• **Problem description**
Print every one of the following rows word for word, changing nothing.

• **Task input**

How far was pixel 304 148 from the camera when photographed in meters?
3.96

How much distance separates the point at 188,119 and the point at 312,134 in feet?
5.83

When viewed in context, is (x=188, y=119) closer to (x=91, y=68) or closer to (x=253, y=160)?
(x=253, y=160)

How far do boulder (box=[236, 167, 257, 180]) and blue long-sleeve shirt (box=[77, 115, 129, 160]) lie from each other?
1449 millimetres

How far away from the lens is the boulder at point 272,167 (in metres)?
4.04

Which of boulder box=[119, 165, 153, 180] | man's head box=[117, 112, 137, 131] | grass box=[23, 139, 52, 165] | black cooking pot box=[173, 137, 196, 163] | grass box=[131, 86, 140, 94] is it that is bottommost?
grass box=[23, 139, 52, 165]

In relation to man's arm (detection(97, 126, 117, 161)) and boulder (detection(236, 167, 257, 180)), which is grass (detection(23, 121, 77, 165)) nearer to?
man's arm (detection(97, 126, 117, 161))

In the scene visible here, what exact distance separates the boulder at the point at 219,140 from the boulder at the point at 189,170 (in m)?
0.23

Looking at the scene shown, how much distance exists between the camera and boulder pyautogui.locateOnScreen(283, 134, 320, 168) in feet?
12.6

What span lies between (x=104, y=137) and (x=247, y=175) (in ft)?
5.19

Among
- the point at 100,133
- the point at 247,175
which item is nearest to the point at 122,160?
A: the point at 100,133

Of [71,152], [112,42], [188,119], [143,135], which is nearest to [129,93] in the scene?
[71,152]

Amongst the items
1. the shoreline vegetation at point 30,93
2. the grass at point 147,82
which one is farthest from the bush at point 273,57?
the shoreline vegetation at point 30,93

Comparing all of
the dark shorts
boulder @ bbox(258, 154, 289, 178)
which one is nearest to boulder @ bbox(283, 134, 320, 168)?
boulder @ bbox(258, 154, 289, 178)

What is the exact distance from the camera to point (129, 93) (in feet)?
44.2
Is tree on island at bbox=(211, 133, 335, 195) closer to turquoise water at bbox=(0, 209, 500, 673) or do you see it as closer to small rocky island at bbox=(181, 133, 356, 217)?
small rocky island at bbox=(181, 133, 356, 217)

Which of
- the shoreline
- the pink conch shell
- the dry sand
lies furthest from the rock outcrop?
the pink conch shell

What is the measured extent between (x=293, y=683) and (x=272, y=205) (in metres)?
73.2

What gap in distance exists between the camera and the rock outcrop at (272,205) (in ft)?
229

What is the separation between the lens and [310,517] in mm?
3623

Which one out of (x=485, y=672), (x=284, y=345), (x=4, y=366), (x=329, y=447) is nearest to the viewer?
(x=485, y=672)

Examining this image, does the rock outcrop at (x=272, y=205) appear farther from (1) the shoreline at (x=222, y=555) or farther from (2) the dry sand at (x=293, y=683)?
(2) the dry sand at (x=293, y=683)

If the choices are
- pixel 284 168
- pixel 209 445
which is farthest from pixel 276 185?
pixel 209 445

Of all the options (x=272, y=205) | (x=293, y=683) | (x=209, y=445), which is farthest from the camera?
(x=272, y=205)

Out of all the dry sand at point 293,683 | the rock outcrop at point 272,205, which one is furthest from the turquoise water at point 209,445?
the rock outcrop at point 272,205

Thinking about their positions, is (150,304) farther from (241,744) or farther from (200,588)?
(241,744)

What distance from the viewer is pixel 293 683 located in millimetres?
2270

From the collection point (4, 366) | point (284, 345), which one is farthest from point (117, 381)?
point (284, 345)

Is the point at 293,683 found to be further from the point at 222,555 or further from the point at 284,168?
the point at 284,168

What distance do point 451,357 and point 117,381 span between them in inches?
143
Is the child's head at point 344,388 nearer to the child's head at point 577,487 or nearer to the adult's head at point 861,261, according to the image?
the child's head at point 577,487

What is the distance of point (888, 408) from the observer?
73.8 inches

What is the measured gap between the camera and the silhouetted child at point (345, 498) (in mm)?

• **Finished task**
How far was pixel 304 148 from the camera when photographed in meters?
3.96

How much distance separates the point at 188,119 and the point at 312,134 in feet?
5.83

When viewed in context, is (x=188, y=119) closer to (x=91, y=68) or closer to (x=253, y=160)?
(x=253, y=160)

How far do boulder (box=[236, 167, 257, 180]) and blue long-sleeve shirt (box=[77, 115, 129, 160]) lie from each other?
1449 millimetres

How far away from the lens is the boulder at point 272,167 (in metres)?
4.04

Which of boulder box=[119, 165, 153, 180] | man's head box=[117, 112, 137, 131] | grass box=[23, 139, 52, 165] | black cooking pot box=[173, 137, 196, 163] | grass box=[131, 86, 140, 94] is it that is bottommost?
grass box=[23, 139, 52, 165]

In relation to man's arm (detection(97, 126, 117, 161)) and boulder (detection(236, 167, 257, 180)), which is grass (detection(23, 121, 77, 165)) nearer to?
man's arm (detection(97, 126, 117, 161))

In the scene visible here, what exact distance separates the boulder at the point at 219,140 from the boulder at the point at 189,170 (in m)?
0.23

Looking at the scene shown, how much distance exists between the camera and boulder pyautogui.locateOnScreen(283, 134, 320, 168) in feet?
12.6

What span lies between (x=104, y=137) and (x=247, y=175) (in ft)?
5.19

Among
- the point at 100,133
- the point at 247,175
which item is nearest to the point at 122,160?
A: the point at 100,133

Of [71,152], [112,42], [188,119], [143,135], which is nearest to [129,93] in the scene?
[71,152]

Amongst the items
1. the shoreline vegetation at point 30,93
2. the grass at point 147,82
which one is farthest from the bush at point 273,57?
the shoreline vegetation at point 30,93

Comparing all of
the dark shorts
boulder @ bbox(258, 154, 289, 178)
which one is nearest to boulder @ bbox(283, 134, 320, 168)?
boulder @ bbox(258, 154, 289, 178)

What is the exact distance from the camera to point (129, 93) (in feet)?
44.2
Is tree on island at bbox=(211, 133, 335, 195) closer to turquoise water at bbox=(0, 209, 500, 673) or do you see it as closer to small rocky island at bbox=(181, 133, 356, 217)?
small rocky island at bbox=(181, 133, 356, 217)

Which of
- the shoreline
- the pink conch shell
- the dry sand
lies furthest from the rock outcrop?
the pink conch shell

What is the measured extent between (x=293, y=683) and (x=272, y=205) (in metres)?
73.2

What gap in distance exists between the camera and the rock outcrop at (272,205) (in ft)?
229

What is the separation between the lens and [310,517] in mm?
3623

Which one out of (x=485, y=672), (x=284, y=345), (x=4, y=366), (x=329, y=447) is nearest to the viewer?
(x=485, y=672)

Examining this image, does the rock outcrop at (x=272, y=205) appear farther from (1) the shoreline at (x=222, y=555) or farther from (2) the dry sand at (x=293, y=683)?
(2) the dry sand at (x=293, y=683)

If the choices are
- pixel 284 168
- pixel 209 445
which is farthest from pixel 276 185?
pixel 209 445

Of all the options (x=272, y=205) | (x=293, y=683) | (x=209, y=445), which is farthest from the camera?
(x=272, y=205)

Out of all the dry sand at point 293,683 | the rock outcrop at point 272,205, which one is furthest from the turquoise water at point 209,445?
the rock outcrop at point 272,205

Thinking about their positions, is (150,304) farther from (241,744) or farther from (200,588)?
(241,744)

What distance from the viewer is pixel 293 683 located in millimetres?
2270

From the collection point (4, 366) | point (284, 345), which one is farthest from point (117, 381)?
point (284, 345)

Is the point at 293,683 found to be further from the point at 222,555 or further from the point at 284,168?
the point at 284,168

What distance do point 451,357 and point 117,381 span between them in inches?
143
Is the child's head at point 344,388 nearer to the child's head at point 577,487 or nearer to the adult's head at point 861,261, according to the image?
the child's head at point 577,487

What is the distance of point (888, 408) from the observer?
73.8 inches

What is the measured gap between the camera and the silhouetted child at point (345, 498) (in mm)?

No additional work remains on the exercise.